● EXTRACT TO READ:
"""

Justin Martyr, who wrote in the middle of the second century, based the authority for baptism on Isaiah 1:16-29 (“Wash, make yourselves clean, etc.”) as well as John 3:5 (“Unless you are born again, etc.”). He concluded that washing with water, when done in the name of the Trinity, is specifically efficacious for regeneration, illumination and remission of sins. For Justin, baptism replaced Jewish circumcision as entrance into salvation. Irenaeus, an older contemporary of Tertullian, confirmed the development of the accepted view that baptism was the seal of eternal life and caused us to be born of God, thereby transforming us into the sons of God; it imparts to us the Holy Spirit, and cleanses the soul as well as the body, bestowing the Spirit as an earnest of resurrection.

The lack of primary documents revealing any contrary understanding that viewed baptism as simply an outward sign of an inward reality leads to a couple of possible conclusions. First, the symbolic understanding of baptism may have been rejected for reasons unknown to modern scholars and removed from the mainstream of local church baptisms. Second, the Church during persecution saw no need (or had no opportunity) to develop any additional system of checks and balances, other than the rule of faith, that could have prevented the doctrine of baptism from taking on a salvic meaning for everyone within the Church.

The second ritual that took on major signficance in the struggle for unity within the Church was the Eucharist. The statements in the Didache relevant to this study are found in chapter 9. First, the Didache explained the cup. "Now concerning the Eucharist, give thanks this way. First, concerning the cup: We thank thee, our Father, for the holy vine of David Thy servant, which Thou madest known to us through Jesus Thy Servant; to Thee be the glory for ever.” Then the broken bread:

We thank Thee, our Father, for the life and knowledge which Thou madest known to us through Jesus Thy Servant; to Thee be the glory forever. Even as this broken bread was scattered over the hills, and was gathered together and became one, so let Thy Church be gathered together from the ends of the earth into Thy kingdom; for Thine is the glory and the power through Jesus Christ for ever.

But let no one eat or drink of your Eucharist, unless they have been baptized into the name of the Lord; for concerning this also the Lord has said, "Give not that which is holy to the dogs.”

"""

● INFORMATION SUPPLIED:
"""

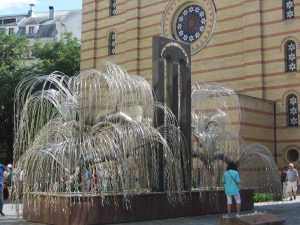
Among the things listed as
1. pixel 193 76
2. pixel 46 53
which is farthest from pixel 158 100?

"""

● REQUIRED WORK:
(A) Using the passage on baptism and the Eucharist, answer each question briefly:
(i) According to Justin, what did baptism replace as entrance into salvation?
(ii) In which chapter of the Didache are the statements relevant to this study found?
(iii) Who does the Didache say may eat or drink of the Eucharist?
(B) Does each statement agree with the passage on baptism and the Eucharist? Answer yes or no, and quote the words that decide it.
(i) Irenaeus was a younger contemporary of Tertullian.
(ii) The Didache deals with the cup before the broken bread.
(iii) Justin wrote at the end of the second century.
(C) Print the passage on baptism and the Eucharist between "Justin Martyr, who" and "earnest of resurrection.", inclusive.

● SOLVED TASKS:
(A)
(i) Jewish circumcision.
(ii) Chapter 9.
(iii) Only those who have been baptized into the name of the Lord.

(B)
(i) No: "Irenaeus, an older contemporary of Tertullian"
(ii) Yes: "First, concerning the cup"
(iii) No: "who wrote in the middle of the second century"

(C)
Justin Martyr, who wrote in the middle of the second century, based the authority for baptism on Isaiah 1:16-29 (“Wash, make yourselves clean, etc.”) as well as John 3:5 (“Unless you are born again, etc.”). He concluded that washing with water, when done in the name of the Trinity, is specifically efficacious for regeneration, illumination and remission of sins. For Justin, baptism replaced Jewish circumcision as entrance into salvation. Irenaeus, an older contemporary of Tertullian, confirmed the development of the accepted view that baptism was the seal of eternal life and caused us to be born of God, thereby transforming us into the sons of God; it imparts to us the Holy Spirit, and cleanses the soul as well as the body, bestowing the Spirit as an earnest of resurrection.